#### Text for analysis

New Approach To Alzheimer's Treatment Offers Hope

A New Approach To Alzheimer's Treatment That Just Might Work

A group of researchers in San Francisco are exploring a new approach to Alzheimer's treatment that will tackle an unexplored protein that is closely linked to the disease.

Health research backer Wellcome Trust awarded Dr. Robert Mahley of the Gladstone Institutes -- an affiliate of the University of California, San Francisco -- its Seeding Drug Discovery Award on Monday. The $2.5 million grant gives Mahley’s team three years to develop its novel approach to treating Alzheimer’s disease.

The team will use the grant to identify new chemical compounds that target apolipoprotein E4 (apoE4), the protein scientists believe to be the strongest genetic link to Alzheimer’s. In partnership with the South San Francisco-based Numerate, the researchers are aiming to develop a “structure corrector” drug that would alter the apoE4 protein in patients so that it is indistinguishable from its non-harmful variant, apoE3.

########
#### Provided data

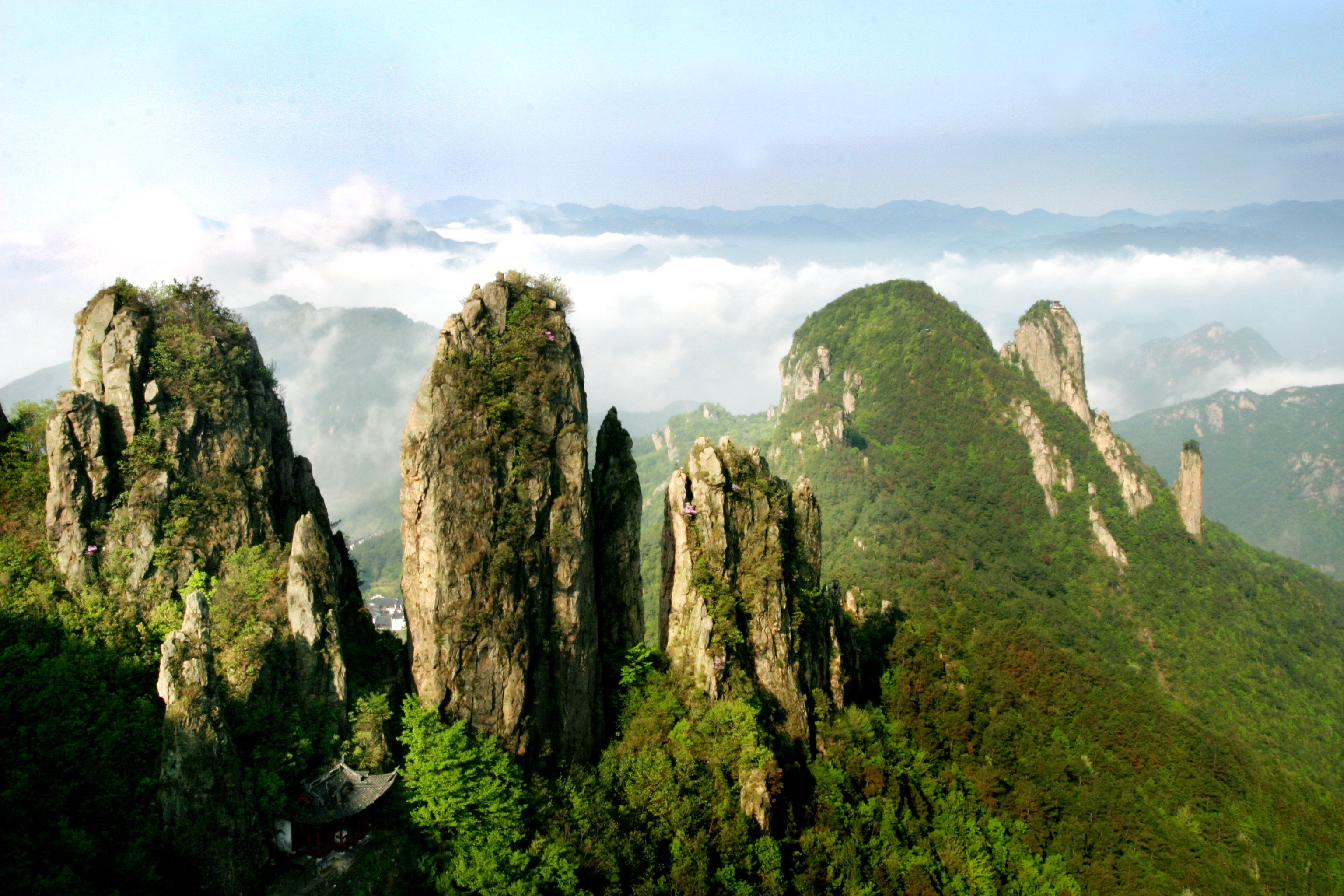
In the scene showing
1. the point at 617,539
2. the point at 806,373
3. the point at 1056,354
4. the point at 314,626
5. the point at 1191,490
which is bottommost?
the point at 1191,490

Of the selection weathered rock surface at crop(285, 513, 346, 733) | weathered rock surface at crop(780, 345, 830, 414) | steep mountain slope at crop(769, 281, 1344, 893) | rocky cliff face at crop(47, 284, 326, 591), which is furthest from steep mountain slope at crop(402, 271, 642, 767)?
weathered rock surface at crop(780, 345, 830, 414)

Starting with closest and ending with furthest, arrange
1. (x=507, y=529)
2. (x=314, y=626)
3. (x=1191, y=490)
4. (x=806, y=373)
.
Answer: (x=314, y=626) → (x=507, y=529) → (x=1191, y=490) → (x=806, y=373)

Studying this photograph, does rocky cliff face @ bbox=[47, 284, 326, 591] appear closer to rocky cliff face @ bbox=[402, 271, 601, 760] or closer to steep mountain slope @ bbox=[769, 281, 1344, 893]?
rocky cliff face @ bbox=[402, 271, 601, 760]

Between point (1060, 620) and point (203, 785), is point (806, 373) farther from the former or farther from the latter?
point (203, 785)

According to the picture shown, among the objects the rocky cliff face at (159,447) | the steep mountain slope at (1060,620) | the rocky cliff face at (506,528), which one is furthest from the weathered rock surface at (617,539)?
the steep mountain slope at (1060,620)

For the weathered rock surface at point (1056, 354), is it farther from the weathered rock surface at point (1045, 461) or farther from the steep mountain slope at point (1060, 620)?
the weathered rock surface at point (1045, 461)

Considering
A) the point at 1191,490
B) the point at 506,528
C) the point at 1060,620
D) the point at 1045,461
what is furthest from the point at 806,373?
the point at 506,528

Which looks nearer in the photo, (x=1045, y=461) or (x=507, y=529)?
(x=507, y=529)
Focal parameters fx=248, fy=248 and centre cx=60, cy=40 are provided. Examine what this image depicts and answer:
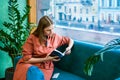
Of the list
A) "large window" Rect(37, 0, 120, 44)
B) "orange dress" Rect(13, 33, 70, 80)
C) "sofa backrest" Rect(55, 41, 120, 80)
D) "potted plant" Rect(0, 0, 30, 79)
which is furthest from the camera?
"potted plant" Rect(0, 0, 30, 79)

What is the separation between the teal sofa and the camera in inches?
109

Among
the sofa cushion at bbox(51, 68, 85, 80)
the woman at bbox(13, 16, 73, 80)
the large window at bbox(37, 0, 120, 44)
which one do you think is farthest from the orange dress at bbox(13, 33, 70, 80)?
the large window at bbox(37, 0, 120, 44)

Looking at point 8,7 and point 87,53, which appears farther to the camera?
point 8,7

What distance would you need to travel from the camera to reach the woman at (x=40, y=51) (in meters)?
3.04

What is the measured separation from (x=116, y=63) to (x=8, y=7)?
215cm

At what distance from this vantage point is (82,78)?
122 inches

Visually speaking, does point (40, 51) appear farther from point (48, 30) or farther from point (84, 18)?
point (84, 18)

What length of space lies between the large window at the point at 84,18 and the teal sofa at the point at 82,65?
350mm

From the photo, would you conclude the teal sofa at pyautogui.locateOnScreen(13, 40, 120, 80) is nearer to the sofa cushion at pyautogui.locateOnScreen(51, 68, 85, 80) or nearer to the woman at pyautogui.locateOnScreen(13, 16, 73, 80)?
the sofa cushion at pyautogui.locateOnScreen(51, 68, 85, 80)

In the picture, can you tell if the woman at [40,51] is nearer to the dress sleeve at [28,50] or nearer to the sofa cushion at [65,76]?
the dress sleeve at [28,50]

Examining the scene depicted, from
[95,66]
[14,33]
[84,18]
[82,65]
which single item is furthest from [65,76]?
[14,33]

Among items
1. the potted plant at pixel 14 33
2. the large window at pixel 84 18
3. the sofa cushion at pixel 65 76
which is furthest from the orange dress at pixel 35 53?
the potted plant at pixel 14 33

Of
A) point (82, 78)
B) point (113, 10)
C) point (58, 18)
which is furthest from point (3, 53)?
point (113, 10)

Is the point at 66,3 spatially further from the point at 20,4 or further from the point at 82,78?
the point at 82,78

########

# Work instruction A
Print the passage of the Alzheimer's treatment article that runs from "The team will" up to and including "non-harmful variant, apoE3.".
# Work instruction B
Name every organization mentioned in the Alzheimer's treatment article.
The listing was taken from a separate source and has no connection to the Alzheimer's treatment article.

# Answer area A
The team will use the grant to identify new chemical compounds that target apolipoprotein E4 (apoE4), the protein scientists believe to be the strongest genetic link to Alzheimer’s. In partnership with the South San Francisco-based Numerate, the researchers are aiming to develop a “structure corrector” drug that would alter the apoE4 protein in patients so that it is indistinguishable from its non-harmful variant, apoE3.

# Answer area B
Wellcome Trust
Gladstone Institutes
University of California, San Francisco
Numerate